Tasks to carry out
1. In the article on femicides in Latin America, who attacked the saxophonist María Elena Ríos with acid?
2. Carry on the article on femicides in Latin America from its final sentence.

Extract
☆ ☆ ☆
2019 closed with alarming levels of femicides for the entire continent. While this should be the main discussion point for feminist movements, social media users seem more concerned with mocking the performance of [the hit feminist choreography] “You Are The Rapist” (El Violador Eres Tu) by Chilean collective Las Tesis.

Since it came out [in November 2019], the powerful content of this performance has connected with the hundreds of daily news stories about men killing, beating, torturing, harassing and raping women. These men, as they go through the judicial process, frequently end up going free, either on legal technicalities or through aberrant acts of corruption. One example was the case of Mexican saxophonist María Elena Ríos, who was attacked by a national deputy with acid in September 2019. The deputy was freed a few days later having bribed a judge.

The war against women is not only a controversial title, but the prelude to an investigation by [Argentinean] anthropologist and researcher Rita Segato. Segato is currently conducting an analysis of the murders in Mexico’s Ciudad Juárez and their relationship to the different forms of violence in the continent’s bloodiest country.

At the same time, the war against women is a phrase that seems to synthesise the situation of extreme violence to which women are subjected today. All of these acts of violence are, in principle, due to our gender, and in some, stronger, cases include class, race and territory particularities. In these cases, the situation of the woman is even more precarious given the apathy of state structures towards groups which have been historically excluded from public policies.

In a brief investigation conducted by [Venezuelan feminist collective] Tinta Violeta, a series of data offered by the local Latin American press was collated concerning this Dantesque phenomenon, which worsens every day and overwhelms the public with the scale of the increasing aggressions. Below, we review the cases collected in some Latin American countries during the early days of 2020:

Similarly, the Por Ellas X Todas (For Them, For All of Them) collective has taken up the task of publishing the cases of femicides recorded in the Latin American press. By January 5 they had already published some figures from other countries such as Brazil (25), Costa Rica (2), and USA (2), whose numbers are alarming and utterly hopeless.
☆ ☆ ☆
Dataset entries

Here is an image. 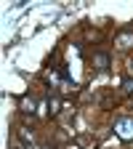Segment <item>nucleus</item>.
<instances>
[{"label": "nucleus", "mask_w": 133, "mask_h": 149, "mask_svg": "<svg viewBox=\"0 0 133 149\" xmlns=\"http://www.w3.org/2000/svg\"><path fill=\"white\" fill-rule=\"evenodd\" d=\"M22 112H35V101L24 96V99H22Z\"/></svg>", "instance_id": "nucleus-4"}, {"label": "nucleus", "mask_w": 133, "mask_h": 149, "mask_svg": "<svg viewBox=\"0 0 133 149\" xmlns=\"http://www.w3.org/2000/svg\"><path fill=\"white\" fill-rule=\"evenodd\" d=\"M123 91L125 93H133V77H123Z\"/></svg>", "instance_id": "nucleus-5"}, {"label": "nucleus", "mask_w": 133, "mask_h": 149, "mask_svg": "<svg viewBox=\"0 0 133 149\" xmlns=\"http://www.w3.org/2000/svg\"><path fill=\"white\" fill-rule=\"evenodd\" d=\"M93 64H96V69H107L109 67V56L107 53H93Z\"/></svg>", "instance_id": "nucleus-3"}, {"label": "nucleus", "mask_w": 133, "mask_h": 149, "mask_svg": "<svg viewBox=\"0 0 133 149\" xmlns=\"http://www.w3.org/2000/svg\"><path fill=\"white\" fill-rule=\"evenodd\" d=\"M117 48H123V51L133 48V29H130V27L117 32Z\"/></svg>", "instance_id": "nucleus-2"}, {"label": "nucleus", "mask_w": 133, "mask_h": 149, "mask_svg": "<svg viewBox=\"0 0 133 149\" xmlns=\"http://www.w3.org/2000/svg\"><path fill=\"white\" fill-rule=\"evenodd\" d=\"M115 133L120 141H133V117H120L115 123Z\"/></svg>", "instance_id": "nucleus-1"}]
</instances>
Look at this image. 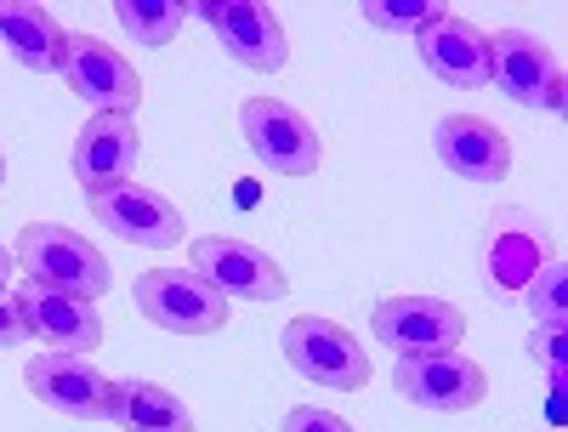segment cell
<instances>
[{
	"instance_id": "1",
	"label": "cell",
	"mask_w": 568,
	"mask_h": 432,
	"mask_svg": "<svg viewBox=\"0 0 568 432\" xmlns=\"http://www.w3.org/2000/svg\"><path fill=\"white\" fill-rule=\"evenodd\" d=\"M12 262L29 273V284H45V291H63V297H85L98 302L109 297V262L85 245L74 228H58V222H29L18 239H12Z\"/></svg>"
},
{
	"instance_id": "2",
	"label": "cell",
	"mask_w": 568,
	"mask_h": 432,
	"mask_svg": "<svg viewBox=\"0 0 568 432\" xmlns=\"http://www.w3.org/2000/svg\"><path fill=\"white\" fill-rule=\"evenodd\" d=\"M278 353H284V364H291L302 381H313V388L358 393L364 381H369V353H364V342H358L347 324L318 319V313H296L291 324H284Z\"/></svg>"
},
{
	"instance_id": "3",
	"label": "cell",
	"mask_w": 568,
	"mask_h": 432,
	"mask_svg": "<svg viewBox=\"0 0 568 432\" xmlns=\"http://www.w3.org/2000/svg\"><path fill=\"white\" fill-rule=\"evenodd\" d=\"M131 297L136 313L165 335H216L227 324V297H216L194 268H149Z\"/></svg>"
},
{
	"instance_id": "4",
	"label": "cell",
	"mask_w": 568,
	"mask_h": 432,
	"mask_svg": "<svg viewBox=\"0 0 568 432\" xmlns=\"http://www.w3.org/2000/svg\"><path fill=\"white\" fill-rule=\"evenodd\" d=\"M369 330L398 359H433V353H460L466 313L444 297H387L375 302Z\"/></svg>"
},
{
	"instance_id": "5",
	"label": "cell",
	"mask_w": 568,
	"mask_h": 432,
	"mask_svg": "<svg viewBox=\"0 0 568 432\" xmlns=\"http://www.w3.org/2000/svg\"><path fill=\"white\" fill-rule=\"evenodd\" d=\"M240 131L245 149L273 171V177H313L324 160V142L313 131V120L278 98H245L240 103Z\"/></svg>"
},
{
	"instance_id": "6",
	"label": "cell",
	"mask_w": 568,
	"mask_h": 432,
	"mask_svg": "<svg viewBox=\"0 0 568 432\" xmlns=\"http://www.w3.org/2000/svg\"><path fill=\"white\" fill-rule=\"evenodd\" d=\"M23 388L63 421H114V381L85 353H34Z\"/></svg>"
},
{
	"instance_id": "7",
	"label": "cell",
	"mask_w": 568,
	"mask_h": 432,
	"mask_svg": "<svg viewBox=\"0 0 568 432\" xmlns=\"http://www.w3.org/2000/svg\"><path fill=\"white\" fill-rule=\"evenodd\" d=\"M58 74L69 80V91L91 114H136L142 109V74L131 69L125 52H114L98 34H69Z\"/></svg>"
},
{
	"instance_id": "8",
	"label": "cell",
	"mask_w": 568,
	"mask_h": 432,
	"mask_svg": "<svg viewBox=\"0 0 568 432\" xmlns=\"http://www.w3.org/2000/svg\"><path fill=\"white\" fill-rule=\"evenodd\" d=\"M489 86H500V98L535 114H562V69L546 46L524 29L489 34Z\"/></svg>"
},
{
	"instance_id": "9",
	"label": "cell",
	"mask_w": 568,
	"mask_h": 432,
	"mask_svg": "<svg viewBox=\"0 0 568 432\" xmlns=\"http://www.w3.org/2000/svg\"><path fill=\"white\" fill-rule=\"evenodd\" d=\"M187 268H194L211 291L227 297V302H278L284 297V268L267 251L245 245V239H227V233L194 239Z\"/></svg>"
},
{
	"instance_id": "10",
	"label": "cell",
	"mask_w": 568,
	"mask_h": 432,
	"mask_svg": "<svg viewBox=\"0 0 568 432\" xmlns=\"http://www.w3.org/2000/svg\"><path fill=\"white\" fill-rule=\"evenodd\" d=\"M18 302V319H23V335L40 342L45 353H98L103 348V319H98V302L85 297H63V291H45V284H29L12 297Z\"/></svg>"
},
{
	"instance_id": "11",
	"label": "cell",
	"mask_w": 568,
	"mask_h": 432,
	"mask_svg": "<svg viewBox=\"0 0 568 432\" xmlns=\"http://www.w3.org/2000/svg\"><path fill=\"white\" fill-rule=\"evenodd\" d=\"M200 18L211 23L216 46L240 63V69H256V74H273L291 58V40H284V23L273 7H256V0H205Z\"/></svg>"
},
{
	"instance_id": "12",
	"label": "cell",
	"mask_w": 568,
	"mask_h": 432,
	"mask_svg": "<svg viewBox=\"0 0 568 432\" xmlns=\"http://www.w3.org/2000/svg\"><path fill=\"white\" fill-rule=\"evenodd\" d=\"M393 388H398V399H409L420 410L460 415V410L484 404L489 375H484L478 359H466V353H433V359H398Z\"/></svg>"
},
{
	"instance_id": "13",
	"label": "cell",
	"mask_w": 568,
	"mask_h": 432,
	"mask_svg": "<svg viewBox=\"0 0 568 432\" xmlns=\"http://www.w3.org/2000/svg\"><path fill=\"white\" fill-rule=\"evenodd\" d=\"M91 217H98L114 239L142 245V251L182 245V211L165 194H154V188H136V182L103 188V194H91Z\"/></svg>"
},
{
	"instance_id": "14",
	"label": "cell",
	"mask_w": 568,
	"mask_h": 432,
	"mask_svg": "<svg viewBox=\"0 0 568 432\" xmlns=\"http://www.w3.org/2000/svg\"><path fill=\"white\" fill-rule=\"evenodd\" d=\"M546 257H551V239L524 211L489 217V228H484V279L495 284V297L517 302L529 291V279L546 268Z\"/></svg>"
},
{
	"instance_id": "15",
	"label": "cell",
	"mask_w": 568,
	"mask_h": 432,
	"mask_svg": "<svg viewBox=\"0 0 568 432\" xmlns=\"http://www.w3.org/2000/svg\"><path fill=\"white\" fill-rule=\"evenodd\" d=\"M142 154V131L136 114H91L74 137V182L85 194H103V188L131 182Z\"/></svg>"
},
{
	"instance_id": "16",
	"label": "cell",
	"mask_w": 568,
	"mask_h": 432,
	"mask_svg": "<svg viewBox=\"0 0 568 432\" xmlns=\"http://www.w3.org/2000/svg\"><path fill=\"white\" fill-rule=\"evenodd\" d=\"M415 46H420V63L433 69L444 86H455V91L489 86V34L471 23V18H460V12L444 7L433 23L415 34Z\"/></svg>"
},
{
	"instance_id": "17",
	"label": "cell",
	"mask_w": 568,
	"mask_h": 432,
	"mask_svg": "<svg viewBox=\"0 0 568 432\" xmlns=\"http://www.w3.org/2000/svg\"><path fill=\"white\" fill-rule=\"evenodd\" d=\"M438 160L460 177V182H506L511 177V142L500 125L478 120V114H444L433 131Z\"/></svg>"
},
{
	"instance_id": "18",
	"label": "cell",
	"mask_w": 568,
	"mask_h": 432,
	"mask_svg": "<svg viewBox=\"0 0 568 432\" xmlns=\"http://www.w3.org/2000/svg\"><path fill=\"white\" fill-rule=\"evenodd\" d=\"M63 40L69 29L58 23V12L34 7V0H0V46L7 58L29 74H58L63 69Z\"/></svg>"
},
{
	"instance_id": "19",
	"label": "cell",
	"mask_w": 568,
	"mask_h": 432,
	"mask_svg": "<svg viewBox=\"0 0 568 432\" xmlns=\"http://www.w3.org/2000/svg\"><path fill=\"white\" fill-rule=\"evenodd\" d=\"M114 421L125 432H194L187 404L160 381H114Z\"/></svg>"
},
{
	"instance_id": "20",
	"label": "cell",
	"mask_w": 568,
	"mask_h": 432,
	"mask_svg": "<svg viewBox=\"0 0 568 432\" xmlns=\"http://www.w3.org/2000/svg\"><path fill=\"white\" fill-rule=\"evenodd\" d=\"M114 18L136 46H171L182 34L187 7L182 0H114Z\"/></svg>"
},
{
	"instance_id": "21",
	"label": "cell",
	"mask_w": 568,
	"mask_h": 432,
	"mask_svg": "<svg viewBox=\"0 0 568 432\" xmlns=\"http://www.w3.org/2000/svg\"><path fill=\"white\" fill-rule=\"evenodd\" d=\"M517 302H529L535 324H562V313H568V268H562V257H546V268L529 279V291Z\"/></svg>"
},
{
	"instance_id": "22",
	"label": "cell",
	"mask_w": 568,
	"mask_h": 432,
	"mask_svg": "<svg viewBox=\"0 0 568 432\" xmlns=\"http://www.w3.org/2000/svg\"><path fill=\"white\" fill-rule=\"evenodd\" d=\"M358 12H364V23L387 29V34H420L444 7L438 0H364Z\"/></svg>"
},
{
	"instance_id": "23",
	"label": "cell",
	"mask_w": 568,
	"mask_h": 432,
	"mask_svg": "<svg viewBox=\"0 0 568 432\" xmlns=\"http://www.w3.org/2000/svg\"><path fill=\"white\" fill-rule=\"evenodd\" d=\"M284 432H353L336 410H318V404H296L284 415Z\"/></svg>"
},
{
	"instance_id": "24",
	"label": "cell",
	"mask_w": 568,
	"mask_h": 432,
	"mask_svg": "<svg viewBox=\"0 0 568 432\" xmlns=\"http://www.w3.org/2000/svg\"><path fill=\"white\" fill-rule=\"evenodd\" d=\"M529 353L540 359V364H551V370H562V324H535V335H529Z\"/></svg>"
},
{
	"instance_id": "25",
	"label": "cell",
	"mask_w": 568,
	"mask_h": 432,
	"mask_svg": "<svg viewBox=\"0 0 568 432\" xmlns=\"http://www.w3.org/2000/svg\"><path fill=\"white\" fill-rule=\"evenodd\" d=\"M12 342H23V319H18V302L0 291V348H12Z\"/></svg>"
},
{
	"instance_id": "26",
	"label": "cell",
	"mask_w": 568,
	"mask_h": 432,
	"mask_svg": "<svg viewBox=\"0 0 568 432\" xmlns=\"http://www.w3.org/2000/svg\"><path fill=\"white\" fill-rule=\"evenodd\" d=\"M7 279H12V251L0 245V291H7Z\"/></svg>"
},
{
	"instance_id": "27",
	"label": "cell",
	"mask_w": 568,
	"mask_h": 432,
	"mask_svg": "<svg viewBox=\"0 0 568 432\" xmlns=\"http://www.w3.org/2000/svg\"><path fill=\"white\" fill-rule=\"evenodd\" d=\"M0 182H7V160H0Z\"/></svg>"
}]
</instances>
☆ ☆ ☆
Responses in order
1. A national deputy attacked her.

2.
In Venezuela we are not left behind.

The Venezuelan state has maintained absolute silence on this issue since 2015, leaving us without official figures. Nonetheless, Venezuelan researcher Aimee Zambrano, alongside other concerned colleagues who have joined the campaign to collect data, have managed to amass some figures. According to Zambrano and others, in Venezuela by January 10 there had been between 7 and 11 cases of femicide (plus other failed attempts and related violence), resulting in the death of a Venezuelan woman approximately every 24 hours.

We include here the data collected by Zambrano:

  • January 1, femicide of Elba Maria Tambo (40) by her partner in the La Rinconada de la Cruz de Taratara sector of Sucre Municipality in Falcón State (north west Venezuela).

  • January 1, femicide of Luisanny Stephani Hernández Villaparejo (18) whose body was found in the bathroom of her former partner’s house. The woman had signs of being beaten with marks on her neck. She died of strangulation. The man committed suicide by hanging himself in Los Chorros Park in Petare, Miranda State.

  • January 3, a woman’s head was found in the garbage dump in the community of Aeropuerto sector in La Guaira State (north Venezuela). The identity of the victim and the reason for the heinous murder are unknown.

  • January 4, femicide of Brenda Carolina López Franco (40) who was beaten on December 24 in her home in Lara State (west Venezuela), but was left with no vital signs the afternoon of January 4. She was nine months pregnant and the baby was saved.

  • January 6, femicide of Yuleimar Ginez in the El Fortín urbanisation of the Great Housing Mission of San Pedro in the Castillejo sector of Guatire, Miranda State. It is presumed that the crime was committed by her partner, who reportedly shot her outside the house.

  • January 6, femicide [using scissors] and rape of Anubis Manantial Contreras Peña (9) in [Pueblo Nuevo sector of Mérida City in] Mérida State (west Venezuela).

  • January 7, femicide of Geraldine Quintero (16) [who was found burnt] also in Merida State (west Venezuela).

Attempted femicides

  • January 5, attempted femicide of Migdalia Margarita Silva (36), who lives in the town of Villanueva of Moran Municipality, Lara State (west Venezuela). She was attacked by her former partner.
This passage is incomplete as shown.